__EXCERPT__

------------------------------

Subject matter will now be described more fully hereinafter with reference to the accompanying drawings, which form a part hereof, and which show, by way of illustration, specific example embodiments. Subject matter may, however, be embodied in a variety of different forms and, therefore, covered or claimed subject matter is intended to be construed as not being limited to any example embodiments set forth herein; example embodiments are provided merely to be illustrative. Likewise, a reasonably broad scope for claimed or covered subject matter is intended. Among other issues, subject matter may be embodied as methods, devices, components, or systems. Accordingly, embodiments may, for example, take the form of hardware, software, firmware, or a combination thereof. The following detailed description is, therefore, not intended to be interpreted in a limiting sense.

Throughout the specification and claims, terms may have nuanced meanings suggested or implied in context beyond an explicitly stated meaning. Likewise, phrases such as “in one embodiment” or “in an example embodiment” and variations thereof as utilized herein may not necessarily refer to the same embodiment and the phrase “in another embodiment” or “in another example embodiment” and variations thereof as utilized herein may or may not necessarily refer to a different embodiment. It is intended, for example, that claimed subject matter include combinations of example embodiments in whole or in part.

In general, terminology may be understood, at least in part, from usage in context. For example, terms such as “and,” “or,” or “and/or” as used herein may include a variety of meanings that may depend, at least in part, upon the context in which such terms are used. Generally, “or” if used to associate a list, such as A, B, or C, is intended to mean A, B, and C, here used in the inclusive sense, as well as A, B, or C, here used in the exclusive sense. In addition, the term “one or more” as used herein, depending at least in part upon context, may be used to describe any feature, structure, or characteristic in a singular sense or may be used to describe combinations of features, structures, or characteristics in a plural sense. Similarly, terms such as “a,” “an,” or “the”, again, may be understood to convey a singular usage or to convey a plural usage, depending at least in part upon context. In addition, the term “based on” may be understood as not necessarily intended to convey an exclusive set of factors and may, instead, allow for existence of additional factors not necessarily expressly described, again, depending at least in part on context.

------------------------------

__ENTRIES__
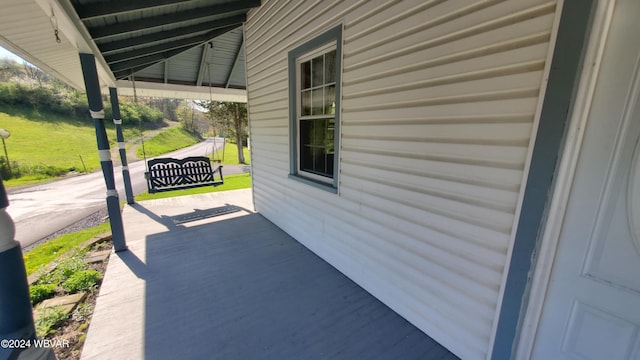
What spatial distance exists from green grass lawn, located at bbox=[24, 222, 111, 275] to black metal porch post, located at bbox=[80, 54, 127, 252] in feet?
3.00

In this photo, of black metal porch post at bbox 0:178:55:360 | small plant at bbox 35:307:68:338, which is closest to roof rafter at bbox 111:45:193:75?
small plant at bbox 35:307:68:338

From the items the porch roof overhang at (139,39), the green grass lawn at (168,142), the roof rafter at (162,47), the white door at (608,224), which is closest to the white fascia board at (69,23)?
the porch roof overhang at (139,39)

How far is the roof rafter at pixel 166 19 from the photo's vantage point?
107 inches

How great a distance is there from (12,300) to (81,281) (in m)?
1.69

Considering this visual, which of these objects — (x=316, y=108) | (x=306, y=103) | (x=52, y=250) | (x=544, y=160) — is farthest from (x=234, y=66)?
(x=544, y=160)

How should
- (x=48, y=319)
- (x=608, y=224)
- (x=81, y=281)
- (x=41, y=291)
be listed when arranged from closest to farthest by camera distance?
1. (x=608, y=224)
2. (x=48, y=319)
3. (x=41, y=291)
4. (x=81, y=281)

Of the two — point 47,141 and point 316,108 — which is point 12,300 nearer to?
point 316,108

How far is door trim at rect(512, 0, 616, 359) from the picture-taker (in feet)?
3.37

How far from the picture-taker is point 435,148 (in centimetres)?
163

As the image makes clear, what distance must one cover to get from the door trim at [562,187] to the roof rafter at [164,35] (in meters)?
4.23

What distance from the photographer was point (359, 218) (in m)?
2.31

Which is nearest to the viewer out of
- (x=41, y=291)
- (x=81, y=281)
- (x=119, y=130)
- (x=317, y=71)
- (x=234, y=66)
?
(x=41, y=291)

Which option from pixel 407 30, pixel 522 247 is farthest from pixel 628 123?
pixel 407 30

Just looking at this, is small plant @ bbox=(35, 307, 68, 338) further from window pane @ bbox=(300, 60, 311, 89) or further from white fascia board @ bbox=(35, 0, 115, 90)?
window pane @ bbox=(300, 60, 311, 89)
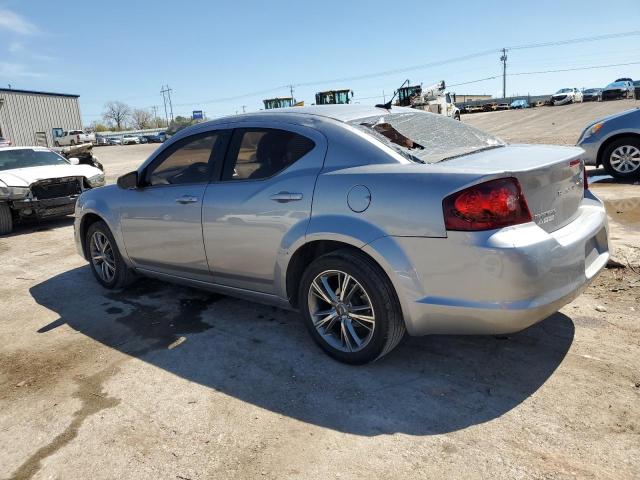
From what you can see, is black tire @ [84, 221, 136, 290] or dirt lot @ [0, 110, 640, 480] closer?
dirt lot @ [0, 110, 640, 480]

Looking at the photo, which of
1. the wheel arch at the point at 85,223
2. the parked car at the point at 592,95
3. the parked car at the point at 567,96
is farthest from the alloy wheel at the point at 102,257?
the parked car at the point at 592,95

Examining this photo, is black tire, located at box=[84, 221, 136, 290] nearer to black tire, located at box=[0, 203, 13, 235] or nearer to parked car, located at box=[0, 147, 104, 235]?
parked car, located at box=[0, 147, 104, 235]

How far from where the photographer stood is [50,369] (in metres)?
3.55

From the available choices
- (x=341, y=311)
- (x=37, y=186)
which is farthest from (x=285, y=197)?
(x=37, y=186)

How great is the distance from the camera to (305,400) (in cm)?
290

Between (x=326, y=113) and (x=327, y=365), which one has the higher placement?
(x=326, y=113)

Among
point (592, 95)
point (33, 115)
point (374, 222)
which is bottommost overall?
point (374, 222)

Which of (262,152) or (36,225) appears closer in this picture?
(262,152)

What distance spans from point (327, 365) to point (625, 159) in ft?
25.0

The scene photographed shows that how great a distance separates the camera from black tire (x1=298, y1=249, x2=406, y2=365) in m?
2.93

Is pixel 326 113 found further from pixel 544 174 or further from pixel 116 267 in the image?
pixel 116 267

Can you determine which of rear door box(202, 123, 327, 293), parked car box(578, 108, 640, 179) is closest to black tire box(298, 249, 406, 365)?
rear door box(202, 123, 327, 293)

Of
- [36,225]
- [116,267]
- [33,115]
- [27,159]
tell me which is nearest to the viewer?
[116,267]

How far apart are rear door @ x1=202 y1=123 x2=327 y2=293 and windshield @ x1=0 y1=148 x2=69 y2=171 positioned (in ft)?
24.4
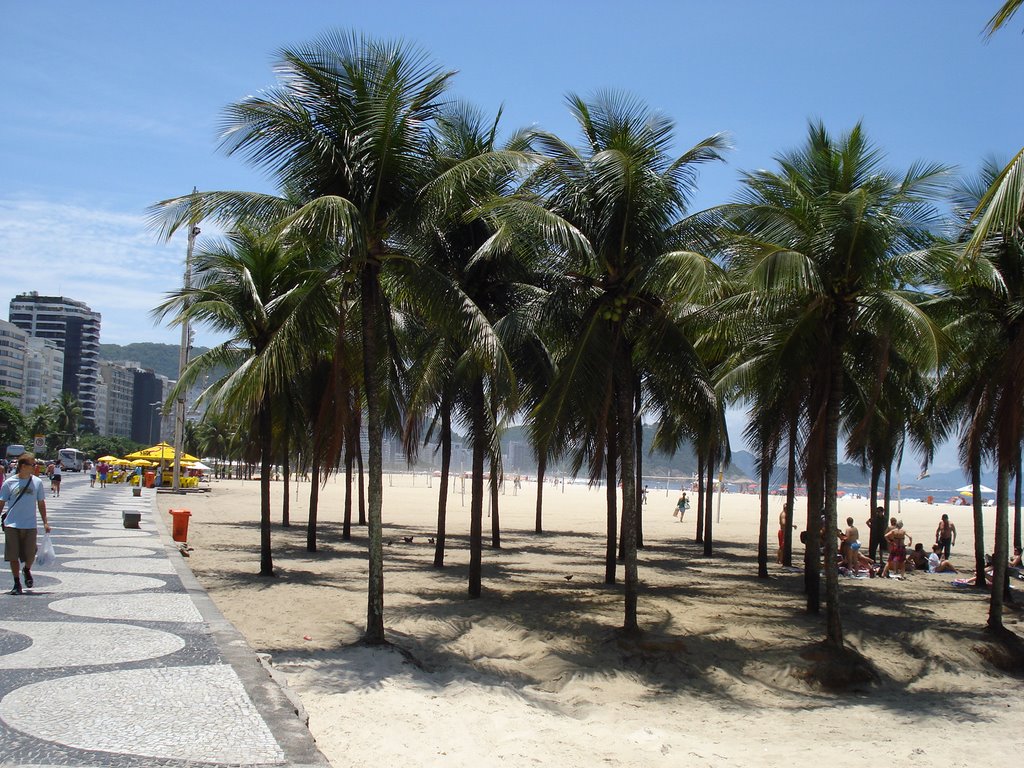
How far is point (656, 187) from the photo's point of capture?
10.7 m

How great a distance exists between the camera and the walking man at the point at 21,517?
31.2 ft

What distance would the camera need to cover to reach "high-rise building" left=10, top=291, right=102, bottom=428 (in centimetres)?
17775

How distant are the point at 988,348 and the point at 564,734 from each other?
30.9 ft

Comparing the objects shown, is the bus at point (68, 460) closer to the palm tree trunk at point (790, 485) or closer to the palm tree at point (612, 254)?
the palm tree trunk at point (790, 485)

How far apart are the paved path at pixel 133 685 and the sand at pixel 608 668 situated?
2.75 feet

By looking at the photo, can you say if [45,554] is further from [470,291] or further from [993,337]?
[993,337]

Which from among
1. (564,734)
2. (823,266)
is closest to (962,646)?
(823,266)

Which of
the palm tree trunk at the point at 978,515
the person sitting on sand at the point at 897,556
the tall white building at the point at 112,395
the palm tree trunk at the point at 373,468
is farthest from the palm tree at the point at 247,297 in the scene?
the tall white building at the point at 112,395

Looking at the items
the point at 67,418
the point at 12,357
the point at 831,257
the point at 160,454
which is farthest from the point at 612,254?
the point at 12,357

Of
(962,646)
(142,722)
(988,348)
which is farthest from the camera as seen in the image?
(988,348)

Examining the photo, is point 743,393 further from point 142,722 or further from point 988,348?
point 142,722

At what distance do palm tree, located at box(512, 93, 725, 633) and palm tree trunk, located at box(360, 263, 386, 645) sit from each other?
1.93 m

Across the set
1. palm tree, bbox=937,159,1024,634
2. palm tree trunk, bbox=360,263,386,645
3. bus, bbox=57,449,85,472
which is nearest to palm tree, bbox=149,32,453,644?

------------------------------

__TASK INSTRUCTIONS__
A) Please rewrite the patent passage from "Throughout the specification" up to and including "or in part.", replacing "claimed subject matter" with "the claimed invention".
B) In the patent passage, what forms can embodiments take?
C) Write what comes next in the patent passage after its final sentence.
The records were taken from a separate source.

__TASK-BY-TASK RESULTS__
A)
Throughout the specification and claims, terms may have nuanced meanings suggested or implied in context beyond an explicitly stated meaning. Likewise, phrases such as “in one embodiment” or “in an example embodiment” and variations thereof as utilized herein may not necessarily refer to the same embodiment and the phrase “in another embodiment” or “in another example embodiment” and variations thereof as utilized herein may or may not necessarily refer to a different embodiment. It is intended, for example, that the claimed invention include combinations of example embodiments in whole or in part.

B) Hardware, software, firmware, or a combination thereof.

C)
The embodiments provide for a significant improvement in reducing the size and geometry limitations of various low emission combustion techniques used by industrial and commercial burner companies. In addition, the embodiments can allow for the creation of mixing geometries that may be difficult, if not impossible, to create using conventional machining and fabrication processes. Additive manufacturing (AM) allows us to apply all of these low emissions techniques in a single one-piece nozzle. This was not possible prior to the development of AM technology. The embodiments can also utilize a unique trapped vortex flame stabilizing method, which can eliminate the need for physical devices such as cones and swirlers, to be placed into the fuel-air stream to provide flame stabilization. This can provide for reduced pressure drop through the burner and allows higher thermal inputs (BTU/hr or kw/hr) in a smaller device.

The term additive manufacturing or AM as utilized herein can relate to a manufacturing process that can build objects layer by layer, adding material only where it is needed, as opposed to traditional subtractive manufacturing where material is removed from a solid block. This technology has gained popularity due to its ability to create complex and customized components with precision.

To create a burner nozzle using additive manufacturing for both industrial and non-industrial applications, the process can begin with creating a 3D model of the burner nozzle using computer-aided design (CAD) software. This digital model is essential as it can guide a 3D printer on how to construct the physical object layer by layer. Appropriate material should be selected for the nozzle based on the specific requirements of the application. Common materials for industrial applications may include heat-resistant alloys or ceramics, while non-industrial applications might use plastics or metals. The material is typically in the form of a powder, filament, or liquid resin, depending on the type of 3D printing technology.

There are various AM technologies available, such as Fused Deposition Modeling (FDM), Stereolithography (SLA), Selective Laser Sintering (SLS), and others. The choice of technology depends on factors like material, required precision, and post-processing needs.

After printing, post-processing steps may be required to improve the surface finish, accuracy, and functionality. This can include sanding, painting, or heat treatment, depending on the material and application. It is crucial to inspect the 3D-printed nozzle for any defects or inaccuracies to ensure it meets the required standards for both industrial and non-industrial use. If necessary, the 3D-printed burner nozzle can be assembled with other components of the system it belongs to.

Additive manufacturing offers several advantages, including design flexibility, reduced material waste, and the ability to create complex geometries. This makes it well-suited for both industrial and non-industrial applications. Industrial burners often require custom designs for specific processes, and 3D printing can deliver those designs efficiently. For non-industrial applications, 3D printing allows for cost-effective, small-scale production of burner nozzles with customized features, making it a versatile manufacturing technique for various contexts.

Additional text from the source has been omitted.